With a recent gift to Penn Nursing, Tony Buividas has established the Advancement of Gerontological Nursing Fund, to support growth and innovation in the School’s gerontological efforts and its evolving partnership with the LIFE program. Part of this new fund will support a new term professorship at the School. The establishment of the Anthony Buividas Term Chair of Gerontology was instrumental in recruiting new faculty member Nancy A. Hodgson, PhD, RN, FAAN, to Penn Nursing. Dr. Hodgson is a nurse scientist nationally recognized in the areas of palliative care and dementia care for older adults. 

“When the LIFE program was started almost 18 years ago, it was pioneering gerontological nurse faculty who had a great idea and took a lot of initiative and risk in promoting this new model of care,” said Buividas. “I want this fund to help enable the School to maintain that capability and cutting-edge entrepreneurial spirit when it comes to gerontological care.”

Despite LIFE’s new affiliation, it remains an integral part of Penn Nursing’s practice, education, and research mission. As a Program of All-Inclusive Care for the Elderly (PACE), LIFE provides comprehensive health, recreational and social services in an effort to promote independence at home. Primary care is provided almost exclusively by nurse practitioners, which remains critical as the shortage of primary care practitioners continues to grow. Additionally, the nurse practitioners function as case-managers, coordinating health and other care so participants can stay in their homes. 

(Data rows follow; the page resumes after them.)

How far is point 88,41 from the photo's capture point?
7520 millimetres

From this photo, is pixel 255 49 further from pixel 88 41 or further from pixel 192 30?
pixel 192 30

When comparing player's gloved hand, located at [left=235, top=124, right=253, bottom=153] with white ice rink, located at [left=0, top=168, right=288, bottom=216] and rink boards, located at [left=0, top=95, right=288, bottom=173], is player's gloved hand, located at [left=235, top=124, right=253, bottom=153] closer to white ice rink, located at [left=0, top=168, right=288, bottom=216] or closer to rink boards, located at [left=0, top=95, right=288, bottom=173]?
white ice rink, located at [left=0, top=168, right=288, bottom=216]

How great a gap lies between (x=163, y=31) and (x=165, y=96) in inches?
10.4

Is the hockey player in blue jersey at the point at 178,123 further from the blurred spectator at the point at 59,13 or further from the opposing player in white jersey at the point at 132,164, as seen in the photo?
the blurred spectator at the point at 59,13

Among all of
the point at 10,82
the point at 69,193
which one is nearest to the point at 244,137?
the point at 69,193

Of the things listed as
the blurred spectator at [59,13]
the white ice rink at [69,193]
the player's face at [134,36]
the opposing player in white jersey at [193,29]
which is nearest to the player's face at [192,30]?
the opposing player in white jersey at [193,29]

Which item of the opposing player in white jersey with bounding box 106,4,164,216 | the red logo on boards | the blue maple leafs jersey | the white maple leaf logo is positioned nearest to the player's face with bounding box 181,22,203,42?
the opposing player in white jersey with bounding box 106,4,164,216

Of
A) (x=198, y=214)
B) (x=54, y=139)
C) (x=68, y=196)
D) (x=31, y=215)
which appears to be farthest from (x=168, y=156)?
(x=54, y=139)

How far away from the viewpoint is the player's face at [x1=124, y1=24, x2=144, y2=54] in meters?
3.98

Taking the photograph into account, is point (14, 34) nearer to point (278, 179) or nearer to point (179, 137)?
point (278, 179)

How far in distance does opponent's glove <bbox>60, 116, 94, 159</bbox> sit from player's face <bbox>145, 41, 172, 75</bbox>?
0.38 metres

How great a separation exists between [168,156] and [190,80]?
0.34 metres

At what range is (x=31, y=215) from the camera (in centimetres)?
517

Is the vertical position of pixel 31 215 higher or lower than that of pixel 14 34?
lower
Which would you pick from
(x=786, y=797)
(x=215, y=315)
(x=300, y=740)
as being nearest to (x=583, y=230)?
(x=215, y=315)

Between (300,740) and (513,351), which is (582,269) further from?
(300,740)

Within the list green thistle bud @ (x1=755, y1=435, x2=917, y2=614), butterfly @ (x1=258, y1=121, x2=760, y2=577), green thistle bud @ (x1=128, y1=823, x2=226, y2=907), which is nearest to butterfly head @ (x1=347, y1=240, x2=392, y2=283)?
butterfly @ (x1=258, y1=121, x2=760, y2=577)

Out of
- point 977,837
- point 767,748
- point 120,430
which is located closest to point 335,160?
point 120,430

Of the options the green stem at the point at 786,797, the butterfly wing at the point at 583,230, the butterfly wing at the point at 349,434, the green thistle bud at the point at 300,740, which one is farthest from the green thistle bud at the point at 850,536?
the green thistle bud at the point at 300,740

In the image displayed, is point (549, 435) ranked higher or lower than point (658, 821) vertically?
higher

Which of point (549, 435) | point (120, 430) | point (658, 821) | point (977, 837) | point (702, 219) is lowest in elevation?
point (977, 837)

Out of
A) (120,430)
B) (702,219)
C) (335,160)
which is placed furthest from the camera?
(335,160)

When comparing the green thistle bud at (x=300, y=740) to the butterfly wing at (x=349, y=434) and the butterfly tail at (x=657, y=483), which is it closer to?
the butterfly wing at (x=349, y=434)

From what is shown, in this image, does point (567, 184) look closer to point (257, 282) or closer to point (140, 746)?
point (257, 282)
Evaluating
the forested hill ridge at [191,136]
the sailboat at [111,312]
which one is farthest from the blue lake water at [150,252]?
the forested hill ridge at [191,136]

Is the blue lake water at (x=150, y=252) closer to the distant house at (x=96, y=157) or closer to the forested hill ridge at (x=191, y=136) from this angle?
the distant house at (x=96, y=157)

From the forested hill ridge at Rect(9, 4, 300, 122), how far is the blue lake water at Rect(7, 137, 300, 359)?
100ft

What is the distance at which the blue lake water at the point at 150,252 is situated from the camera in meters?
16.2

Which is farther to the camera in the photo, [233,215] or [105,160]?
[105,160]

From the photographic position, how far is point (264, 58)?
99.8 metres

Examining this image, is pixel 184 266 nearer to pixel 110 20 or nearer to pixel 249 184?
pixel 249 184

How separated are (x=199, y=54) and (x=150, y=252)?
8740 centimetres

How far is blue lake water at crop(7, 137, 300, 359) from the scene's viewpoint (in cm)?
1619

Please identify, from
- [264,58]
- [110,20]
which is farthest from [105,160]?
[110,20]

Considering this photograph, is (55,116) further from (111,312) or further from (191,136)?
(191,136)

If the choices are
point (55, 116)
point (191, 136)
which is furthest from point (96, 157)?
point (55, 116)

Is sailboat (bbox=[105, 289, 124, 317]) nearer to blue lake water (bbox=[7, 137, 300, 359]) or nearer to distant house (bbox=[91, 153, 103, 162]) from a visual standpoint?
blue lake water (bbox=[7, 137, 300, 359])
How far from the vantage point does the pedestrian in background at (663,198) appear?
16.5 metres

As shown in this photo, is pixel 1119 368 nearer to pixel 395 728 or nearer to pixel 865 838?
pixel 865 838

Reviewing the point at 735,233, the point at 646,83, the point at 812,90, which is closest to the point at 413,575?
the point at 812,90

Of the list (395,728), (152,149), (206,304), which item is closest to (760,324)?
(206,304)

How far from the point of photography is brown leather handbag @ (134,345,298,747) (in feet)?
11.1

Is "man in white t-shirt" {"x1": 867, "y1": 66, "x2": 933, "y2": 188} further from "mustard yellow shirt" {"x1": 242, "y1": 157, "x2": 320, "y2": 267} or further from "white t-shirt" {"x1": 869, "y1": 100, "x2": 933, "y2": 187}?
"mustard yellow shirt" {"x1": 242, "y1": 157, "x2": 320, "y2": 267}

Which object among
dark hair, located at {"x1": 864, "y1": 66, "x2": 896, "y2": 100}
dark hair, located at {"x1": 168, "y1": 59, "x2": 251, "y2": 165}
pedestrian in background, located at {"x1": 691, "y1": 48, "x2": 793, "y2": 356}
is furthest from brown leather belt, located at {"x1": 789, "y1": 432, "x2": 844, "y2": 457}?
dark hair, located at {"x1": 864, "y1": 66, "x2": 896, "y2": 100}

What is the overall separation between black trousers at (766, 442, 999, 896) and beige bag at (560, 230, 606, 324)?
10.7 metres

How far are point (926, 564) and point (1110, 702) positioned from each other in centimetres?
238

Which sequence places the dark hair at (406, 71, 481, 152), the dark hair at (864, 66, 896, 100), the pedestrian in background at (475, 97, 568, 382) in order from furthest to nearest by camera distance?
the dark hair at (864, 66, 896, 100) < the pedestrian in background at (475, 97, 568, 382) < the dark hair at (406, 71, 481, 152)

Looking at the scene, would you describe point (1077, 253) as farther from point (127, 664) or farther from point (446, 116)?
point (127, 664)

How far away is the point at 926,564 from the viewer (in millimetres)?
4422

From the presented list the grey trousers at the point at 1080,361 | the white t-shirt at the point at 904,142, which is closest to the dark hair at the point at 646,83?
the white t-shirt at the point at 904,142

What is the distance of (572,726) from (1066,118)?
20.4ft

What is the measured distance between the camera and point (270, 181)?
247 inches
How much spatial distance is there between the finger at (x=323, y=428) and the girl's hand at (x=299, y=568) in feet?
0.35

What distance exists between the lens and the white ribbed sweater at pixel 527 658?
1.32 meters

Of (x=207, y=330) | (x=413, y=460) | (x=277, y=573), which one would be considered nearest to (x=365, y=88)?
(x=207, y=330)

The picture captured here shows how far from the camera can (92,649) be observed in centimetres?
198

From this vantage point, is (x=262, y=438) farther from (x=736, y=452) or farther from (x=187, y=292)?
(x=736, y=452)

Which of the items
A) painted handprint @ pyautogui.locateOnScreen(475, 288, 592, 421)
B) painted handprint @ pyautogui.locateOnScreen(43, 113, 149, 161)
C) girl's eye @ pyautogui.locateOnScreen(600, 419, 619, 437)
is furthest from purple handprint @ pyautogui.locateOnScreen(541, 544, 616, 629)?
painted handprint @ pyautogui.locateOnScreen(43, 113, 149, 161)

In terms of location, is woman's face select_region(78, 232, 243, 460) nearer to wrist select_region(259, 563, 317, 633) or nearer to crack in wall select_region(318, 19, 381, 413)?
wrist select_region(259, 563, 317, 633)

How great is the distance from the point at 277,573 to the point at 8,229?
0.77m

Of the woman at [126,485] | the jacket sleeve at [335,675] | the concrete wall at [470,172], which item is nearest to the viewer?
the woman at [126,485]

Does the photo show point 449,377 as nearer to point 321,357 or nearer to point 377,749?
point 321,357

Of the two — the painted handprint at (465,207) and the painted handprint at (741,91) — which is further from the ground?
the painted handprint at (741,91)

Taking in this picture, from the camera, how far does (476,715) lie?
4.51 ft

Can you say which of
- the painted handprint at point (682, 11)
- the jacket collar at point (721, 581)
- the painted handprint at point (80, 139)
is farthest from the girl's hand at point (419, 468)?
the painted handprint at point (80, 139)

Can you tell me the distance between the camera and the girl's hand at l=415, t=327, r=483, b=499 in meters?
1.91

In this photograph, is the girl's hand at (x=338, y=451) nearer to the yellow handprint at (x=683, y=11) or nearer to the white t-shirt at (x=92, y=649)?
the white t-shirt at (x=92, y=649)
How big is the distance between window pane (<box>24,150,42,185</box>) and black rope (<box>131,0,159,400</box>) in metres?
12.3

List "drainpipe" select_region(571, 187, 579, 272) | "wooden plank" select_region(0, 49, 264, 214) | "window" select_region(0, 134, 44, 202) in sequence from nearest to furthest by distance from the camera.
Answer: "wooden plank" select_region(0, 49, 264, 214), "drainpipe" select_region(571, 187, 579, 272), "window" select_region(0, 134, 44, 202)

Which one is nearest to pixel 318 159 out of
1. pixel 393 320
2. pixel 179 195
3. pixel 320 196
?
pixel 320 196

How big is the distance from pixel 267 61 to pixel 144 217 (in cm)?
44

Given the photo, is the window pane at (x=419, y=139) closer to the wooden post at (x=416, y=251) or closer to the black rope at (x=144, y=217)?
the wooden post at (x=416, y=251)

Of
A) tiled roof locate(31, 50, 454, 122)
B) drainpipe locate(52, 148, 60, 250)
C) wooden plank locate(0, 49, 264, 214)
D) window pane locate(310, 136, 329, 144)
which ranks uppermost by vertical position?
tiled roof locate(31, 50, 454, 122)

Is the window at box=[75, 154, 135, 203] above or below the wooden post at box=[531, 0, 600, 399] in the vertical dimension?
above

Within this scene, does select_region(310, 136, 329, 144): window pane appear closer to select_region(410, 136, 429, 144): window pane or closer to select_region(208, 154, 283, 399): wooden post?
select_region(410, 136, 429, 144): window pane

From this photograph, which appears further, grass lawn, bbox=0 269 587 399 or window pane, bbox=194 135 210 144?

“The model of care at LIFE is compelling,” said Buividas. “It’s the type of care cited by policymakers as to where we need to move in order to achieve ‘the triple AIM’ - improving patient experience, population health, and affordability. It accomplishes all of this because it utilizes interdisciplinary teams, a holistic approach to care and care management, and also importantly because it’s a nurse practitioner based model for care.” 

As our population continues to expand and age, as we live longer with more co-existing conditions, the need for primary care only continues to grow. Penn Nursing’s dedication to gerontological nursing is more important than ever, as are investments in the field. For Tony Buividas, this commitment stems from more than just a professional history. 

I come from a family where our elders live a long time - and so I have had a lot of experience taking care of family members. What struck me is that even in a family like mine, where we had healthcare experience, sibling support and financial resources, it was still challenging for us to provide good care for our parents and elders. These challenges are only multiplied across the larger community.